There’s only one problem: it’s illegal. Buying and selling votes in North America has been illegal since the 1680s, electoral historian Bob Murch said.
“Buying votes has been a crime ever since people started having elections. It was a crime in the Roman republic,” he said.
The owner of voteauction.com, James Baumgartner, a graduate student at Rensselaer Polytechnic Institute in Troy, N.Y., insists that he’s for real.
Court cases have proved, he argues, that in elections, “money is free speech. Corporations or individuals are … influencing voters with their money. Voteauction.com is a more direct method of doing that,” he said.
As a satire on the political system, the vote-sellers get their points across, said Susan Quatrone of political reform advocacy group Common Cause.
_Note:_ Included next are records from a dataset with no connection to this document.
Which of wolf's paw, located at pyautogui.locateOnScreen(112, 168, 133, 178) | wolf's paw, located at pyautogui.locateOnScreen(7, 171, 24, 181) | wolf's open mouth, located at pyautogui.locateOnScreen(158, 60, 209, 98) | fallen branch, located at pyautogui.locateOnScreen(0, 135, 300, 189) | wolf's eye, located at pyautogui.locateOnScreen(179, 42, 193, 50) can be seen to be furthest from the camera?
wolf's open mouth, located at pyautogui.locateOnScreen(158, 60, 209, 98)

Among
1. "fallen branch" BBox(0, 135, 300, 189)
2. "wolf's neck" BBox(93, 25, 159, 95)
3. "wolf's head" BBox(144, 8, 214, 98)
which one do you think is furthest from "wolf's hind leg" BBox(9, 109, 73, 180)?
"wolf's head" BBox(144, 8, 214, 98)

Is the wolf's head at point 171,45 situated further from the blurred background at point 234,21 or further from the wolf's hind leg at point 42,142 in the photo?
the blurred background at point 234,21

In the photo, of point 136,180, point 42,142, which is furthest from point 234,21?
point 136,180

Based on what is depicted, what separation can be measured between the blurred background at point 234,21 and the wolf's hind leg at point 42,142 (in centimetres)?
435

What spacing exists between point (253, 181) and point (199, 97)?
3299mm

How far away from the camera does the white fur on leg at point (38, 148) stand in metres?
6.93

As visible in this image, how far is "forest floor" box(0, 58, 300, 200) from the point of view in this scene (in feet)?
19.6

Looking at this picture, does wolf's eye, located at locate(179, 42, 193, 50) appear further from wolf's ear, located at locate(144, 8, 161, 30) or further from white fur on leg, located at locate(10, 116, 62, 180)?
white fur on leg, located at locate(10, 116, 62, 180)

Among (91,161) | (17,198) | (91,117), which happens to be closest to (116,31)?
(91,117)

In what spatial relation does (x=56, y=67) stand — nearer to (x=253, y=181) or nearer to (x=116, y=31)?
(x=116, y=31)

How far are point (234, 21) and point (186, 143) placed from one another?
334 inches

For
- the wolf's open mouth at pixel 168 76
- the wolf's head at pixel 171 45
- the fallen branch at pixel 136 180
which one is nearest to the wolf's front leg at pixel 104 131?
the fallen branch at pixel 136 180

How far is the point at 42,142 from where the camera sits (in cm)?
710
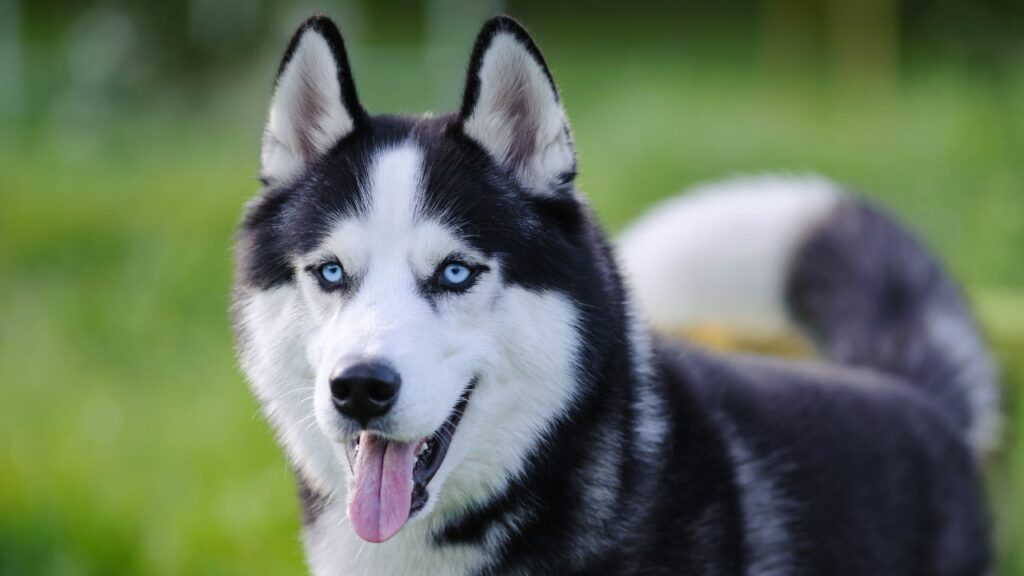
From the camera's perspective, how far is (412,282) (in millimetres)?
2359

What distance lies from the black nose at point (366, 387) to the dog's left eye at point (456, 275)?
0.88 feet

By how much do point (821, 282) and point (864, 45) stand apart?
8.88m

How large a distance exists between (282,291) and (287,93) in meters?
0.45

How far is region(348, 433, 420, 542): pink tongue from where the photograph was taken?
2.30 metres

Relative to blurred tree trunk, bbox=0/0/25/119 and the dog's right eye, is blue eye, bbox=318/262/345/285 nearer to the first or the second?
the dog's right eye

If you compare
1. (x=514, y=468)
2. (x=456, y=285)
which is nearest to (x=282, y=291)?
(x=456, y=285)

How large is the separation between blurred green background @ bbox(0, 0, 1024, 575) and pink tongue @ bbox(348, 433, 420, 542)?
1.68 m

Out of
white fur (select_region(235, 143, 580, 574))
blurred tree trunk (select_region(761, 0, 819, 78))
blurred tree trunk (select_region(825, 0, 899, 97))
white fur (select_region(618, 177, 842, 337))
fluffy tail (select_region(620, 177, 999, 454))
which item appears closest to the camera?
white fur (select_region(235, 143, 580, 574))

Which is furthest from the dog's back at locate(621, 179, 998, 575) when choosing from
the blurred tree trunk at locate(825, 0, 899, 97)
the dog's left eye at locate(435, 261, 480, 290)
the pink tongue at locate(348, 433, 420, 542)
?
the blurred tree trunk at locate(825, 0, 899, 97)

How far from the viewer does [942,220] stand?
7125mm

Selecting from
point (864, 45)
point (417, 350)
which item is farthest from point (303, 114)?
point (864, 45)

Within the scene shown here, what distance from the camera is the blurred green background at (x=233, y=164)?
420 cm

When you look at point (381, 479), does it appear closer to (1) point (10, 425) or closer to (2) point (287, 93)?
(2) point (287, 93)

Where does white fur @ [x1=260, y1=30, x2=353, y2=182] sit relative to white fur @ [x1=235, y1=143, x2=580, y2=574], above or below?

“The idea that the American voters’ choices are basically auctioned off to the highest bidders through the soft money system is very true. I like direct, honest satire that cuts through the rhetoric which tries to pretend this system is clean,” she said.
Wanna Buy a Vote?
The votes on eBay appeared for sale on Wednesday and Thursday, spokesman Kevin Pursglove said, and were taken down when a user noticed them and complained.
The auction site, which handles more than 50 million listings every three months, takes down illegal auctions when told about them — in the past people have tried to auction off things like “the dolphin which found Elian [Gonzalez] at sea” and a young man’s virginity.
One of the votes got up to $122 before getting knocked out.